Par   Josué F. MEHOUENOU, le 15 juil. 2025 à 11h21 Durée 3 min.
#secteur audiovisuel #Afrique #Bénin

A l’écran, on ne voit pas cette camerawoman de 1,64 m. Pourtant, ce sont ses réalisations audiovisuelles qui défilent. Ses plans racontent le Bénin, la vie, le quotidien, les silences qui parlent et même font découvrir la face cachée de la vie des individus et des communautés. Elle ne court pas après la lumière mais elle la capte. Désormais, c’est tout un continent qui applaudit et salue une femme d’exception, une ouvrière silencieuse dont le mérite réside dans l’envie de la perfection. Et comme ce sont les histoires singulières qui révèlent les grandes âmes, c’est Innocent, ce jeune homme perdu parmi les plus de treize millions de Béninois qui la sort de l’ombre. 

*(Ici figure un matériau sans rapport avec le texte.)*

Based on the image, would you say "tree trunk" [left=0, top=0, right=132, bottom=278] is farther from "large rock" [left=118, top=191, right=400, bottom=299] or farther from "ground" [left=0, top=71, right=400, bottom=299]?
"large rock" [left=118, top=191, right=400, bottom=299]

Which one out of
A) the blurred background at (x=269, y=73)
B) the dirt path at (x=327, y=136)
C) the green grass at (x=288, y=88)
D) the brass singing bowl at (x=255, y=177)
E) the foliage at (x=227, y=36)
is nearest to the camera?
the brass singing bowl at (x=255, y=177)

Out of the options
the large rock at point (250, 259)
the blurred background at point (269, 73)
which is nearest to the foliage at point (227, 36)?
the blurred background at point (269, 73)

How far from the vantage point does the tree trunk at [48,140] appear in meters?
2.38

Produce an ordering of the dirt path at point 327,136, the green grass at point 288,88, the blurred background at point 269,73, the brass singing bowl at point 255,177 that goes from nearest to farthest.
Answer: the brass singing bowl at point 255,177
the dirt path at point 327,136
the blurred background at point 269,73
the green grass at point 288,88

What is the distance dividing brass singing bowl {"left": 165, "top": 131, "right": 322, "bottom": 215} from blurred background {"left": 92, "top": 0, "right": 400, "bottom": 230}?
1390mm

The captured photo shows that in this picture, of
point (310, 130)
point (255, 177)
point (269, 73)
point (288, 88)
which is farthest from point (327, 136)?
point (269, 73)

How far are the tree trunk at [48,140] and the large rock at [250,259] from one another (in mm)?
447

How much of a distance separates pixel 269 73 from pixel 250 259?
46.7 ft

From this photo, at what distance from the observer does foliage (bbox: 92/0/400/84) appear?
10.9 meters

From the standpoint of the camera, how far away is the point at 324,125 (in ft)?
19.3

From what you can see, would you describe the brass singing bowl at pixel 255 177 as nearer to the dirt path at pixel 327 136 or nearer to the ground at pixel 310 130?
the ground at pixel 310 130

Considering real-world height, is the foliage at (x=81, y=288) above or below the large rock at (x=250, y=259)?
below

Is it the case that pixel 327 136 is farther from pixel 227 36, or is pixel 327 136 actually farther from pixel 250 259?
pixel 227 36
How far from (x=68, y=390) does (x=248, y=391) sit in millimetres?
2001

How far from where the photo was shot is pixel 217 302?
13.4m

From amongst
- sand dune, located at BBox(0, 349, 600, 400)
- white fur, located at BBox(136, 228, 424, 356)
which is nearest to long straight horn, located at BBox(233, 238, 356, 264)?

Rosemonde Raymonde Tchiakpè vient de voir sa production « Innocent, un exemple de courage » diffusée sur Bénin Tv, décrocher le prix du Meilleur grand reportage Télévision décerné par l’Union africaine de radiodiffusion (Uar). Une réalisation de 26 minutes qui s’apparente plutôt à une leçon de vie. La camerawoman braque son objectif sur le quotidien d’un jeune homme de vingt ans, Innocent, né sans bras ni pieds, mais débordant de volonté, d’humour, de force et surtout de courage. Elle l’a croisé lors d’une descente sur le terrain avec l’Agence nationale en charge de l’emploi (Anpe) sur le dispositif "Azoli". Ce reportage naît d’une rencontre bouleversante, raconte la reporter. « J’avais mon œil gauche dans l’œilleton. Mon journaliste était à côté de moi. On a posé la première question, et là, Innocent s’est mis à raconter sa vie, sans plaintes, sans bras, sans pieds, mais avec une dignité désarmante. Je n’ai pas pu lever la tête, je coulais des larmes». Le choc né de cette rencontre va donc motiver son défi et son désir de mettre en lumière la volonté manifeste de ce jeune garçon d’incarner, malgré les obstacles imposés par son handicap, le vivre-pleinement.

Tandis qu’Innocent défie les limites et transforme ses contraintes physiques en une source d’innovation et d'autonomie, Rosemonde, elle entendait satisfaire les besoins et envies de modèles positifs et d’histoires de courage, de résilience. In fine, elle se voit mise en lumière par le jury de l’Uar grâce à son regard affûté par deux décennies de terrain. Vendredi 4 juillet dernier, une cérémonie spéciale a été organisée pour saluer le talent et le parcours de cette camerawoman et gestionnaire de production à Bénin Tv. S’il y a une leçon à retenir, selon la lauréate, c’est d’être « tous des modèles de résilience...». Reconnaissante, la lauréate l’est aussi en direction de son équipe de production, puis à Abiath Oumarou Denagbe, ancienne directrice de la télévision publique, qui a cru en ses nouvelles compétences pour l’affecter de la technique à la production et enfin, à Angela Aquereburu Rabatel, actuelle directrice de l’audiovisuel public béninois qui la célèbre. 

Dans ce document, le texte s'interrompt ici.